The rupee put on as much as 1.2% to 69.36 against the dollar, its best intraday percentage gain since Dec. 18.
Rushabh Maru, currency and commodity analyst with Anand Rathi Shares and Stock Brokers, said most exit polls have projected a “thumping majority” for the ruling government.
“This ensures policy continuity and required stability. Hence it will attract long term investors,” he said.
Votes will be counted on Thursday.
If the outcome matches the exit polls, “then the rupee may head towards 68 levels in coming sessions,” added Maru.
The rupee, which was under continual pressure in 2018 due to higher oil prices and global risks, has gained about 0.3 percent against the dollar this year.

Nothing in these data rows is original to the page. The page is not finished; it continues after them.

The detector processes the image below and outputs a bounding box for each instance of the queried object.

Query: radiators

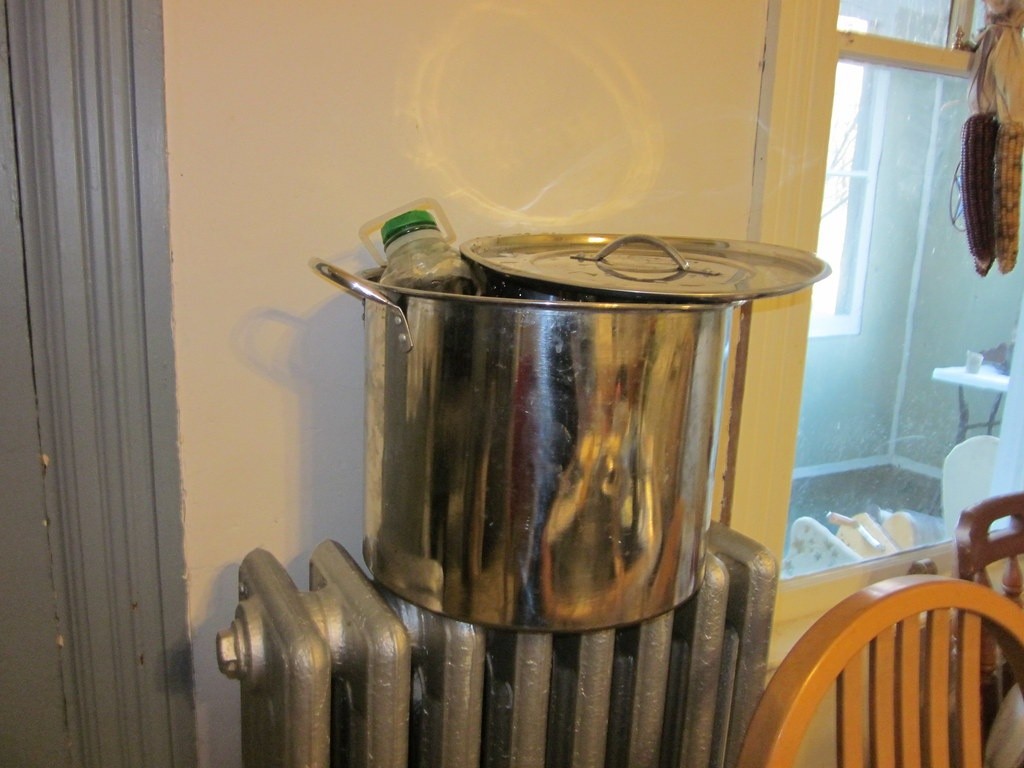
[215,519,778,768]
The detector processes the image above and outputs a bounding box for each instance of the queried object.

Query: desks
[932,366,1011,447]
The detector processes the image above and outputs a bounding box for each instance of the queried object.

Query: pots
[307,230,835,635]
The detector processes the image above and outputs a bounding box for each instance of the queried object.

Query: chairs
[733,573,1024,768]
[952,489,1024,747]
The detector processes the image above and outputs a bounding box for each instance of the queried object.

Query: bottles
[358,194,528,302]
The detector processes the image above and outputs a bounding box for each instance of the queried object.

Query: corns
[959,113,1024,276]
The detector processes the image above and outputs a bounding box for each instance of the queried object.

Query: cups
[964,352,984,374]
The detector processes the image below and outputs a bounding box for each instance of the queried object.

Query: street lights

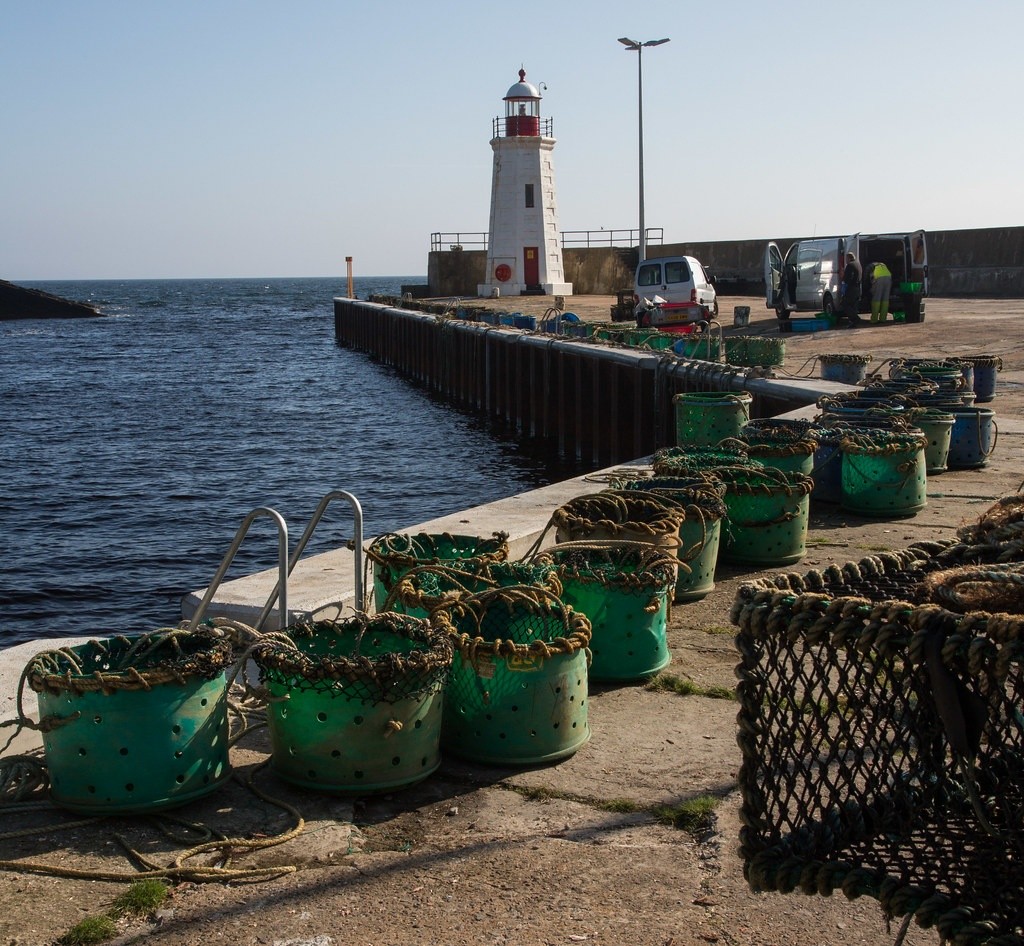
[616,36,672,269]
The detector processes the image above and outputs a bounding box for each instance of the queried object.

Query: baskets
[793,312,836,331]
[893,280,925,322]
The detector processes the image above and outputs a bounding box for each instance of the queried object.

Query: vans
[763,230,930,321]
[634,255,721,319]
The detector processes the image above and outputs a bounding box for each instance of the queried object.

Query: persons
[840,252,862,325]
[863,262,891,324]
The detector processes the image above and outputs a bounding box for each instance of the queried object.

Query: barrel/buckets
[733,306,751,326]
[554,296,565,311]
[491,287,500,298]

The South Korean won put on as much as 0.4% to 1,191.50 against the dollar after a finance ministry official said authorities are watching trades to see if large-scale transactions, or herd-like behaviour, causes distortions in the dollar-won exchange rate.
In the broader market, the tensions around U.S.-China trade talks continued to keep investors away from making big bets on emerging markets.
The Chinese yuan bounced from a 5-1/2-month low against the dollar hit last week, helped by a firmer-than-expected midpoint and the central bank’s pledge to keep the currency stable.
Prior to market opening on Monday, the People’s Bank of China lowered its official midpoint for the eighth straight day to 6.8988 per dollar, 129 pips weaker than the previous fix of 6.8859. Monday’s fixing was the softest since Dec. 24.
The yuan strengthened up to 0.3%, its best intraday percentage gain in over a week.
The Philippine peso and the Indonesian rupiah were little changed.
The Taiwan dollar weakened as much as 0.2% ahead of April data on export orders, an indicator of demand for Asia’s hi-tech gadgets.
Taiwan’s export orders likely declined for a sixth month in April but at a slower pace than in March, a Reuters poll showed, as the island’s manufacturers keep struggling with a drop in global tech demand.
Markets in Singapore, Thailand and Malaysia were closed on Monday for a holiday. In offshore trading, the Singapore dollar strengthened slightly.